Nope. Not kidding at all.

GPE


----------



## cda (Feb 4, 2011)

Hope you all enjoy the "snowerbowl" Sunday In " ARLINGTON TEXAS"

If we have electricity

http://blogs.star-telegram.com/cowboys_stadium/2011/02/dallas-requests-exemption-from-rolling-blackouts-arlington-says-it-wont.html


----------



## jpranch (Feb 4, 2011)

I love super bowl Sunday. Don't make a tinkers darn who is there. That is unless is is the BALTIMORE COLTS! Sorry, just can't let go of the past. It will be good regardless. Lots of adult beverges and good food! Hopefully a good game. We will have mountain loin steaks & chicken wings. Have a recipe for the lion. I'll let you know.


----------



## FM William Burns (Feb 5, 2011)

Mountain Lion......must say never had that but would love to try it.  Wonder if it's like the "cat" served back in the day in some ethnic restaurants  

Looking forward to a good game between some historic organizations.  Enjoy the game and commercials all!


----------



## cda (Feb 6, 2011)

Someone has retirement in the bag

But GREAT call!!!!

Two hours before kickoff, Cowboys Stadium wasn't ready for its possibly record crowd.

As the Green Bay Packers and Pittsburgh Steelers were warming up on the field, workers were still installing temporary seats in the top level of the stadium's west end.

At least 200 Super Bowl ticket holders were standing in a long line in the Party Pass area of Cowboys Stadium Sunday afternoon after being informed by NFL officials that their seats are not yet installed.

"We're in line, but the line isn't moving so I'm not really hopeful," said John Dostart, of Des Moines, Iowa. "I can't tell you how frustrated we are. You can only yell so much and then you get to a level of anger that you don't yell anymore."

Dostart said the displaced ticket holders have been given a form by the NFL guaranteeing them three times the $600 face value if they are not seated. The NFL is telling the displaced fans they still hope to seat them before kickoff.

"I don't know how to feel about that," Dostart said of the potential refund. "We came here to see the game and $1,800 might cover our airfare and hotels."

John Hoffer, from Farmington, Conn., said fans are getting madder by the moment.

"The worst part is the lack of communication," he said. "There's nobody here with a bullhorn giving us updates. There are no bathrooms, they told us we'd get food vouchers, but so far nothing."

About 4 p.m., Hoffer said the angry fans were let into the stadium without instructions about where to go or the status of their seats.

"We're going to walk up there and see if they're ready," he said. "People are really frustrated. I hope those seats are there."

The NFL has released two statements on the situation, the latest of which reads:

"Incomplete installation of temporary seats in a limited number of sections made the seats unusable.

"Approximately 850 fans with tickets in sections 205A, 215A, 230A, and 240A were affected and were relocated to similar or better seats.

"Four hundred (400) fans in sections 425A and 430A were not able to be accommodated with seats inside the stadium.
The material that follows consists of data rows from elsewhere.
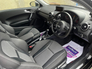 2013 AUDI A1 Sportback Audi A1 1.4 petrol automatic, fully loaded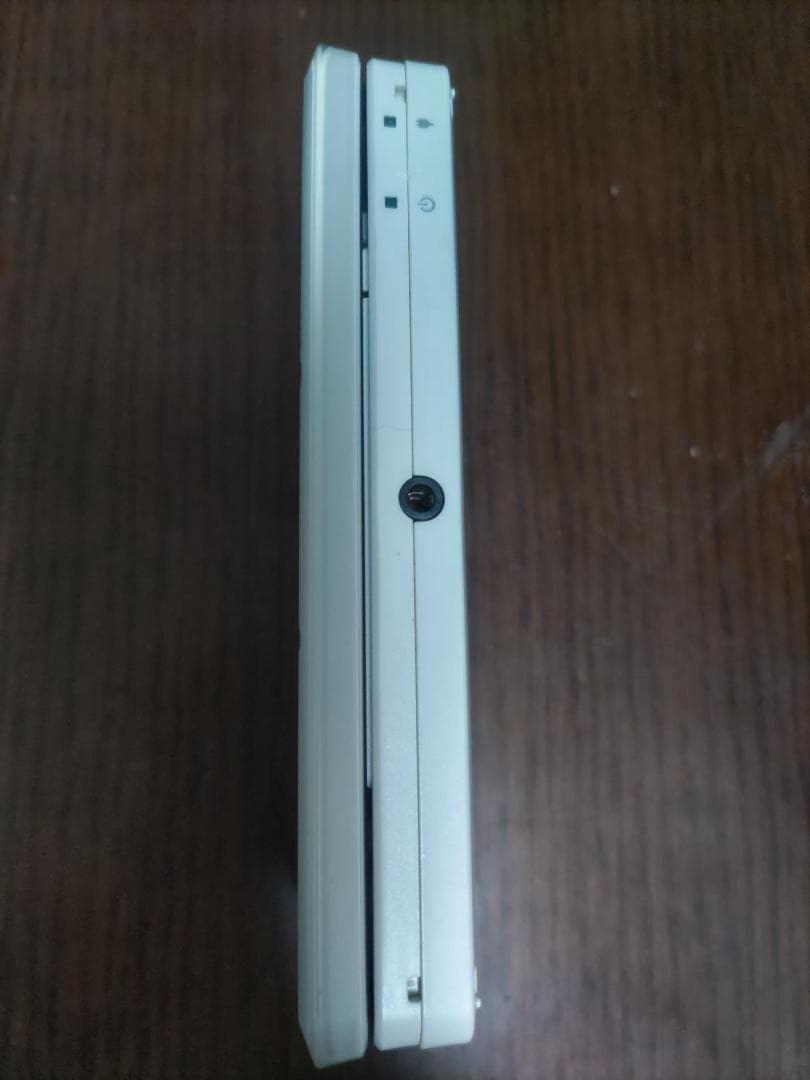 3DS　本体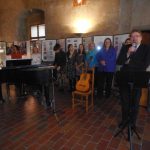 Husitské muzeum v Táboře slaví 140 let od svého založení výstavou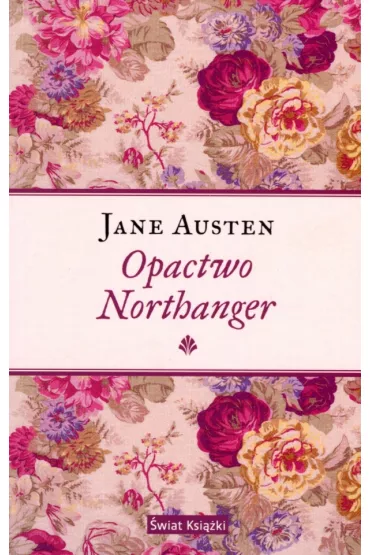 Opactwo Northanger - Jane Austen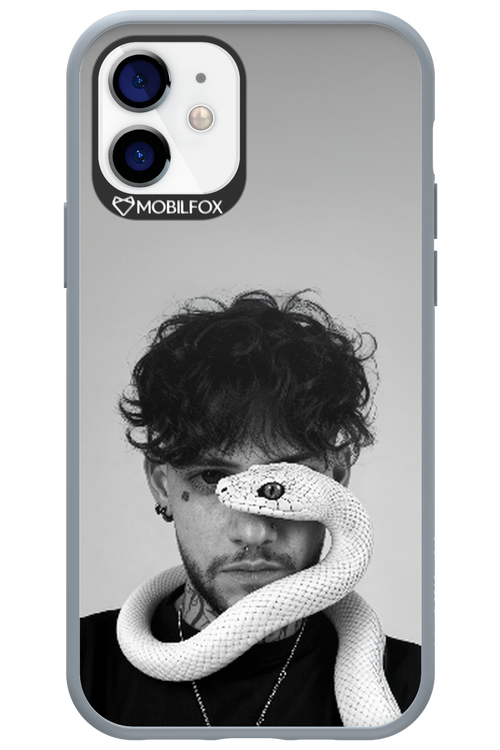 SNAKE (RAVA) - Apple iPhone 12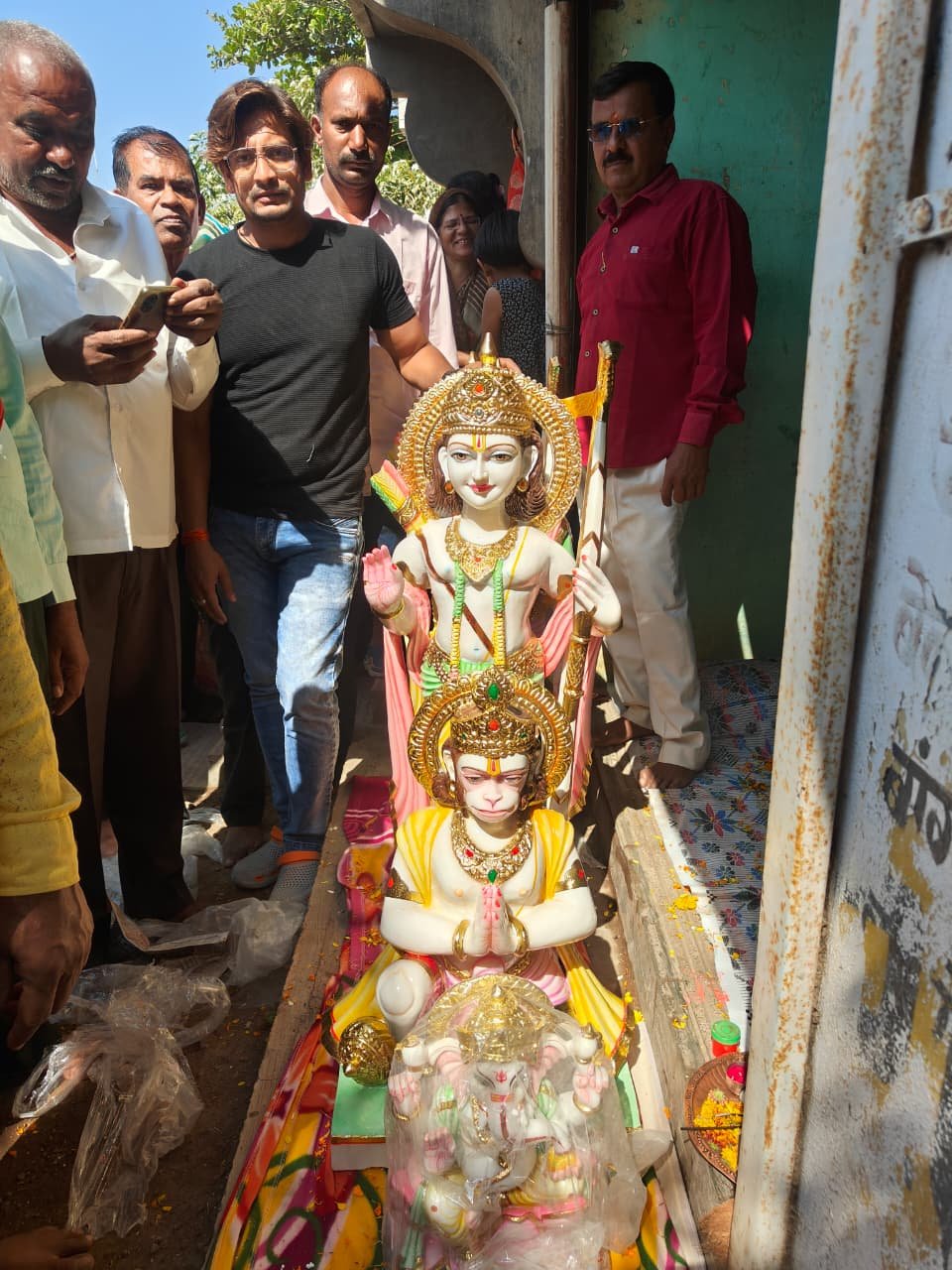 Infrastructure Image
These fans will each receive a refund of triple the cost of the face value of their ticket. The face value of these tickets are $900.

"The safety of fans attending the Super Bowl was paramount in making the decision and the NFL, Dallas Cowboys and City of Arlington officials are in agreement with the resolution.

"We regret the situation and inconvenience that it may have caused. We will conduct a full review of this matter."

This is the latest black eye for the hosts following a week of problems caused by rare severe winter weather. They were hoping flawless game-day logistics would wipe out some of the complaints.

At least the weather was better — blue skies with temperatures in the low 50s.

Cowboys owner Jerry Jones was counting on a crowd of more than 105,000, including stadium workers and media, and fans who bought standing room tickets for plazas outside the stadium.

http://www.dallasnews.com/incoming/20110206-fans-displaced-as-temporary-seats-not-ready-nfl-to-offer-triple-refunds-.ece


----------



## FM William Burns (Feb 6, 2011)

I read a blurb in the first half that the FM booted around 400 people out because of over capacity.  Hope it wasn't these poor people since that would really add to the fustration.  Did win the 2nd half square though so I'm happy.


----------



## AegisFPE (Feb 7, 2011)

From a story linked in the thread referenced below, it sounds like the stadium was designed for the additional capacity and that the challenge with the temporary seating was structural in nature.

This topic has been opened in another thread:Fire-Marshal-1-NFL-0-Fans-1250.


----------